RBA In No Rush
The minutes from the RBA’s June 6 meeting showed no sign of panic, and the decision to cut 25 bp off the cash rate was described as “finely balanced”. The Board also noted that the benefits of the cuts made so far would “flow through the domestic economy over the coming months”, which implies a willingness to wait-and-see before taking additional policy measures. The rates market is pricing in 100 bp in further easing over the next 12m, however our Australia economists conclude from these minutes that we are nearer the end of the cutting cycle than current market pricing suggests. They now sees a reduced chance of a cut in July, but still call for 25 bp of further easing at the August meeting. Elsewhere headlines from a draft G20 communique have made their way onto the newswires. Indications are that the final text may set out in detail Europe’s aims for a more integrated banking system and even some steps towards closer fiscal integration. Elsewhere, investors continue to debate whether the ECB will reactive its SMP program in a bid to drive down Spanish sovereign yields which yesterday reached new Eurozone highs. A reactivation would likely be a significant short-term euro positive, however we do not see much chance of this in advance of the EU Summit on June 28-29, even though Spanish bond markets may remain under stress as Thursday’s auction approaches.
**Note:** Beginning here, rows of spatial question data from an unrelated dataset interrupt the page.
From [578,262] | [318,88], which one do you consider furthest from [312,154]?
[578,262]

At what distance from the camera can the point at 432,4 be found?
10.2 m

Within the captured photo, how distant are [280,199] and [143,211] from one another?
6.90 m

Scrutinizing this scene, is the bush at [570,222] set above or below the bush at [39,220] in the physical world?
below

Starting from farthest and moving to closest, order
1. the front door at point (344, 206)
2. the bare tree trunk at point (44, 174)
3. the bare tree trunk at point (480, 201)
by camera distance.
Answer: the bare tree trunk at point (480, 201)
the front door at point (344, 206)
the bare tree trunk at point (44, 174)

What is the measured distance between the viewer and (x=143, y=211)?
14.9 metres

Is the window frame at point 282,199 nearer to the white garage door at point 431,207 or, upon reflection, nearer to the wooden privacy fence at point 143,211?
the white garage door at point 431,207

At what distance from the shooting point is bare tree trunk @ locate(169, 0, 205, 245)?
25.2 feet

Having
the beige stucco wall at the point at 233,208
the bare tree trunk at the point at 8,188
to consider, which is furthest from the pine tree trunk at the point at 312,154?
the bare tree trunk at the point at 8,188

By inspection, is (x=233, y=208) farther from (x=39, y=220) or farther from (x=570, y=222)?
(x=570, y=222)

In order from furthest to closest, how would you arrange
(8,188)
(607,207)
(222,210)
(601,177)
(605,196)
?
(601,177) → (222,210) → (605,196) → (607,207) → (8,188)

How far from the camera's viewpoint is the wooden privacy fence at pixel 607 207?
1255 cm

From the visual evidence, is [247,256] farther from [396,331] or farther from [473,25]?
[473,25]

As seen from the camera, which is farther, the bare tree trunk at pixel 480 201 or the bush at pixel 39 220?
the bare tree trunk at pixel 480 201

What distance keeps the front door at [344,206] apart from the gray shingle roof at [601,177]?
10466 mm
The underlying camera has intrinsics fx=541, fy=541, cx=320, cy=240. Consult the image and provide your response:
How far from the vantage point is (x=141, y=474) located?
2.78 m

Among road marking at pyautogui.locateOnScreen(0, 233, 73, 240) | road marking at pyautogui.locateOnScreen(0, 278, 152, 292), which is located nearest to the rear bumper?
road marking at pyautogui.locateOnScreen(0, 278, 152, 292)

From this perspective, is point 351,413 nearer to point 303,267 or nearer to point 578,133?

Yesterday’s revelations that deposits in
the Spanish banking sector dropped by 2.52% m/m in April have not helped sentiment. Greece is still without a government in the wake of the weekend election, although we do see a government emerge once coalition negotiations have concluded – the only question is how long such an administration can survive. Today, the Bank of England is due to announce the size of the inaugural auction of its Extended Collateral Term Liquidity Facility which is due to take place on Wednesday. With investors currently inclined to reward the currencies of proactive central banks, any auction size greater than GBP 5 bn could eventually trigger some sterling upside, after what would be an initial bout of sterling weakness.